I would send my cell #, email, AND fax # on paperwork asking them to PLEASE call me if there were any problems /w the applications, instead of wasting time and money mailing back the error report.  They NEVER did that...they just went ahead and mailed back the error report instead of calling or emailing so I could remedy the problem.  They never got my first membership application, so I did a second one, then they processed BOTH of them (major pain).  It just seemed like there was always a problem w/ the applications.   Now that all my animals are finally registered, it should be much easier for me to just do all the paperwork (instead of relying on another party to supply info).  

Just stick with it...it really does make your animals more saleable, and it does get easier.


----------



## beckyburkheart (Feb 27, 2012)

thanks.  it's good to know i'm not crazy.  ...going out to check the babies and i'll be calling them when i get back.


----------



## beckyburkheart (Feb 27, 2012)

ok.  we were on the phone for a long time but i think that most of the stuff is worked out.  paid over the phone so i have a nice credit balance and a packet ready to mail back that has been gone through step by step.

one thing i was confused about was the three levels of registration.  grade, american and purebred.   i know i've done horses for too long and am stuck there and still trying to transition.

i'm still kinda sorting it out in my head.  i was confused on the difference between grade and american, and i'm not sure i have it completely figured out, but i'll go back to the website this afternoon. 


i know that bucks have to be purebred.
...so for does.  
a purebred and an unknown produce a grade *if it matches type*
grade 1st generation, bred to a purebred, produces grade 2nd generation, bred to a purebred produces "american". 

at what point does the american bred to a purebred produce purebred.

what is the difference in registration between unknown and unregistered and registered of a different breed. 


... so if a breeding my purebred lamancha buck to an unregistered nubian doe produces an elf eared doe, is she registrable as  a "grade" lamancha?


----------



## ksalvagno (Feb 27, 2012)

If I understand correctly, American can never be purebreed. Only purebreed can be purebreed.

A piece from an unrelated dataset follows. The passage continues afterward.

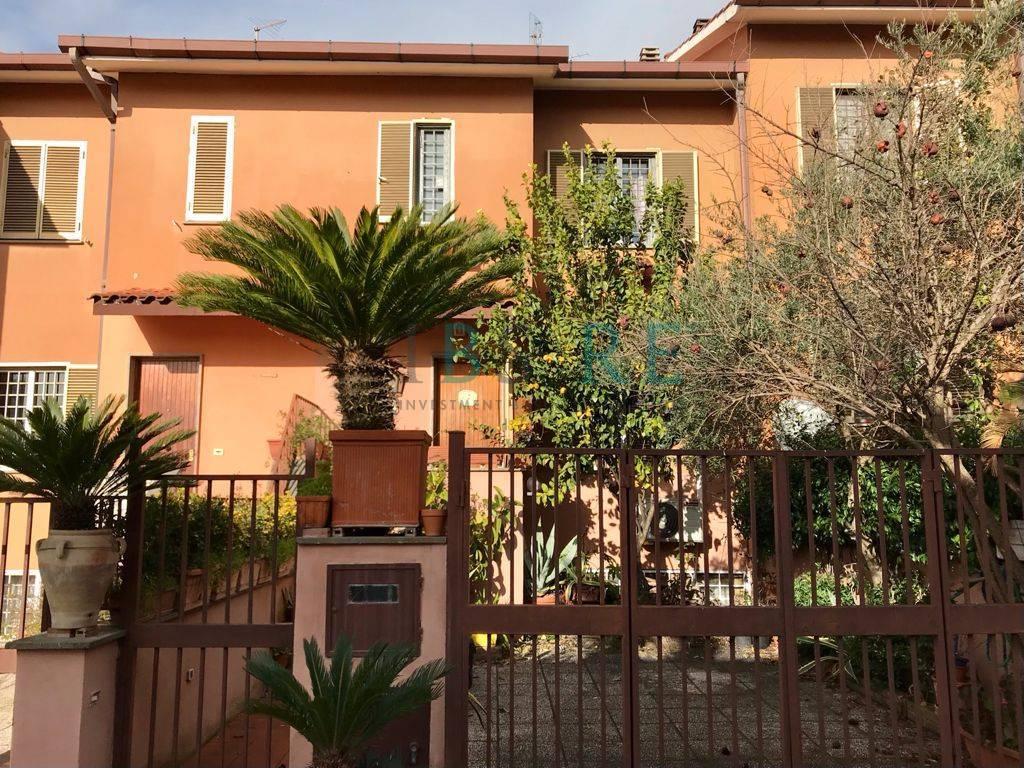 Villa a Schiera in vendita a Roma, 6 locali, zona Località: Cesano, prezzo € 175.000 | CambioCasa.it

I really don't understand the whole registering of a non-registered parent, if you can do it. But if you breed a Nubian to a LaMancha, then it would be an Experimental. But not sure if both parents have to be registered or not.


----------



## hcppam (Feb 27, 2012)

I just got my membership And I wont even have my 2 girls until June. LOL


----------



## beckyburkheart (Feb 27, 2012)

at least you're doing it right instead of like me trying to play catch up *sigh*


----------



## ksacres (Mar 4, 2012)

ksalvagno said:
			
		

> If I understand correctly, American can never be purebreed. Only purebreed can be purebreed.
> 
> I really don't understand the whole registering of a non-registered parent, if you can do it. But if you breed a Nubian to a LaMancha, then it would be an Experimental. But not sure if both parents have to be registered or not.


La Mancha is the only herdbook that is still "open"-meaning you can breed up all the way to PB status. 

As for the "grade/experimental" problem:  for the particular problem asked about, it would be best to NOA the Nubian, and the resulting offspring (doelings only) would be considered grade experimentals.  If you don't NOA the doe, they can only be grade (from the registered buck side) and you will run into problems if anyone checks too closely, because grade animals MUST meet the standard for whatever breed they are recorded under (in this case La Mancha, and the problem could be strong roman nose or ears too long), whereas experimentals (since by definition are a MIX of at least two breeds) are exempted from this rule.

Hope this makes sense.  I've never had any issues with ADGA, so long as the rules are followed and all the blanks are filled out.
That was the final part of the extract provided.